*Extract provided*
Positive unlabeled (PU) learning is a semi-supervised binary classification setting when no labeled negative example is available to learn a classifier. This means that the dataset is composed of a set of labeled positive examples and an usually much larger set of unlabeled examples containing both positives and negatives. Despite the absence of labeled negatives, a special loss function exists to learn from PU data.

In this post I will follow the derivation from du Plessis et al. (2014).1

The basics of statistical learning theory

This section introduces basic definitions needed below. If you know machine learning you also know all this. Statistical learning theory is concerned with finding under which conditions and how well it is possible to learn from data. I will denote the data with $\mathcal{D}$, using $\mathcal{X}$ and $\mathcal{Y}$ for the input and output spaces respectively, and, since we are in a binary classification setting, $\mathcal{Y}={ -1,1 }$. A generic classifier $f:\mathcal{X}\rightarrow\mathcal{Y}$ gives a prediction for an input in $\mathcal{X}$.

*Requirement A*
List each symbol that the passage on positive unlabeled learning introduces as notation, together with what it denotes.

*Entries on spatial positioning*
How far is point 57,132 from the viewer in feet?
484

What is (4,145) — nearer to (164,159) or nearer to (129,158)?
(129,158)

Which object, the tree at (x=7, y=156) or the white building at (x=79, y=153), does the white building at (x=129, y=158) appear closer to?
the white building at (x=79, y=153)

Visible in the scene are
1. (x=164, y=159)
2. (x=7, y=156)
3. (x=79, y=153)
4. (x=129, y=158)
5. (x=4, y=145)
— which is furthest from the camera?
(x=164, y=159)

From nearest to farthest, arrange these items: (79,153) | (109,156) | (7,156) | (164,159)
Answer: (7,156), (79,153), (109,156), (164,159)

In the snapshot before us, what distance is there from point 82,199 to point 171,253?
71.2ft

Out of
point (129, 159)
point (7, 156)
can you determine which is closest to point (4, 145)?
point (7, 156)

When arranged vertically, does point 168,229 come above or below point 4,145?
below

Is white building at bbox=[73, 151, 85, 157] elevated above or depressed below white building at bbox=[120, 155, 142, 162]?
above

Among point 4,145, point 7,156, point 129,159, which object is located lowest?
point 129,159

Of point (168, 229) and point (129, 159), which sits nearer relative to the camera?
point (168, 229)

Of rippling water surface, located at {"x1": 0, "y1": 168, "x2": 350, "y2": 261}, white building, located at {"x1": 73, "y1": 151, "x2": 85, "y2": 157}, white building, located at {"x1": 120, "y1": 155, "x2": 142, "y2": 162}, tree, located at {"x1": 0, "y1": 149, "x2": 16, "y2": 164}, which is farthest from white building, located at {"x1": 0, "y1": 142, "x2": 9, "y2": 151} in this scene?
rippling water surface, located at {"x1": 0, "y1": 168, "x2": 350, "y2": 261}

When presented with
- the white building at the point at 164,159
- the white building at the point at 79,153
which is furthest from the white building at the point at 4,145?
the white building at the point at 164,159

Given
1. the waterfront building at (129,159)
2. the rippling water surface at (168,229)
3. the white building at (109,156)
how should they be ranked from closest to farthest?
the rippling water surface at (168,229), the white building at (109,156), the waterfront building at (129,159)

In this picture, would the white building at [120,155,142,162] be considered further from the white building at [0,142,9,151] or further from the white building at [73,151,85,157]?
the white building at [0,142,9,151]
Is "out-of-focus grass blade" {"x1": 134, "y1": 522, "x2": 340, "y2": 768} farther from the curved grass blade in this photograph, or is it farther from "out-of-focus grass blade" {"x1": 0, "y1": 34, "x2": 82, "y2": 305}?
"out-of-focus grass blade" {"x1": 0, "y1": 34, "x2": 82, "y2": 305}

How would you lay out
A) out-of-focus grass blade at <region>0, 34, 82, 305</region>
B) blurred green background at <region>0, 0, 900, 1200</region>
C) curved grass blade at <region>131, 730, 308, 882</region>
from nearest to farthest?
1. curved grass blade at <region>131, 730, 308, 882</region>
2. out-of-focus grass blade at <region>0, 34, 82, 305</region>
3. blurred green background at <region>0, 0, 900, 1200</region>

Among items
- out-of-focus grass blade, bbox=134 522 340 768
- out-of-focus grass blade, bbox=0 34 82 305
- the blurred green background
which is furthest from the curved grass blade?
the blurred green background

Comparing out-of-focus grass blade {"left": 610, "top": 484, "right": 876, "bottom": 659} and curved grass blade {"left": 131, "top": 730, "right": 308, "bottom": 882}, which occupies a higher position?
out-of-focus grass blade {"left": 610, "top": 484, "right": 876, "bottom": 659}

*Requirement B*
Lay out as a numbered list the lines of the entries from the line containing "In this picture, would" up to and including the line containing "3. blurred green", omitting blank lines.

*Correct result A*
- $\mathcal{D}$: the data
- $\mathcal{X}$: the input space
- $\mathcal{Y}$: the output space, here ${ -1,1 }$
- $f:\mathcal{X}\rightarrow\mathcal{Y}$: a generic classifier that gives a prediction for an input in $\mathcal{X}$

*Correct result B*
1. In this picture, would the white building at [120,155,142,162] be considered further from the white building at [0,142,9,151] or further from the white building at [73,151,85,157]?
2. the white building at [0,142,9,151]
3. Is "out-of-focus grass blade" {"x1": 134, "y1": 522, "x2": 340, "y2": 768} farther from the curved grass blade in this photograph, or is it farther from "out-of-focus grass blade" {"x1": 0, "y1": 34, "x2": 82, "y2": 305}?
4. "out-of-focus grass blade" {"x1": 0, "y1": 34, "x2": 82, "y2": 305}
5. How would you lay out
6. A) out-of-focus grass blade at <region>0, 34, 82, 305</region>
7. B) blurred green background at <region>0, 0, 900, 1200</region>
8. C) curved grass blade at <region>131, 730, 308, 882</region>
9. from nearest to farthest?
10. 1. curved grass blade at <region>131, 730, 308, 882</region>
11. 2. out-of-focus grass blade at <region>0, 34, 82, 305</region>
12. 3. blurred green background at <region>0, 0, 900, 1200</region>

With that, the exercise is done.